Solutions for Chapter 8.2: Algebra and Trigonometry 9th Edition
Full solutions for Algebra and Trigonometry  9th Edition
ISBN: 9780321716569
Solutions for Chapter 8.2
Get Full SolutionsSince 86 problems in chapter 8.2 have been answered, more than 57688 students have viewed full stepbystep solutions from this chapter. Chapter 8.2 includes 86 full stepbystep solutions. Algebra and Trigonometry was written by and is associated to the ISBN: 9780321716569. This expansive textbook survival guide covers the following chapters and their solutions. This textbook survival guide was created for the textbook: Algebra and Trigonometry, edition: 9.

Basis for V.
Independent vectors VI, ... , v d whose linear combinations give each vector in V as v = CIVI + ... + CdVd. V has many bases, each basis gives unique c's. A vector space has many bases!

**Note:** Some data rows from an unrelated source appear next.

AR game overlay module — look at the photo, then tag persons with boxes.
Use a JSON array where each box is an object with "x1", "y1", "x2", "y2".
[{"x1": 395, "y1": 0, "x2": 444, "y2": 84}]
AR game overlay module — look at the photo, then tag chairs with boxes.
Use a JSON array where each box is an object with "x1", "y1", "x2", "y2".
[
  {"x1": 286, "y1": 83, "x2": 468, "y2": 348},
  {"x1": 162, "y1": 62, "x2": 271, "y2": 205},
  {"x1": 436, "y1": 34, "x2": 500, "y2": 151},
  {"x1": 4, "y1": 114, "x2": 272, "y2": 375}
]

Conjugate Gradient Method.
A sequence of steps (end of Chapter 9) to solve positive definite Ax = b by minimizing !x T Ax  x Tb over growing Krylov subspaces.

Diagonalization
A = S1 AS. A = eigenvalue matrix and S = eigenvector matrix of A. A must have n independent eigenvectors to make S invertible. All Ak = SA k SI.

Dimension of vector space
dim(V) = number of vectors in any basis for V.

Distributive Law
A(B + C) = AB + AC. Add then multiply, or mUltiply then add.

Factorization
A = L U. If elimination takes A to U without row exchanges, then the lower triangular L with multipliers eij (and eii = 1) brings U back to A.

Fundamental Theorem.
The nullspace N (A) and row space C (AT) are orthogonal complements in Rn(perpendicular from Ax = 0 with dimensions rand n  r). Applied to AT, the column space C(A) is the orthogonal complement of N(AT) in Rm.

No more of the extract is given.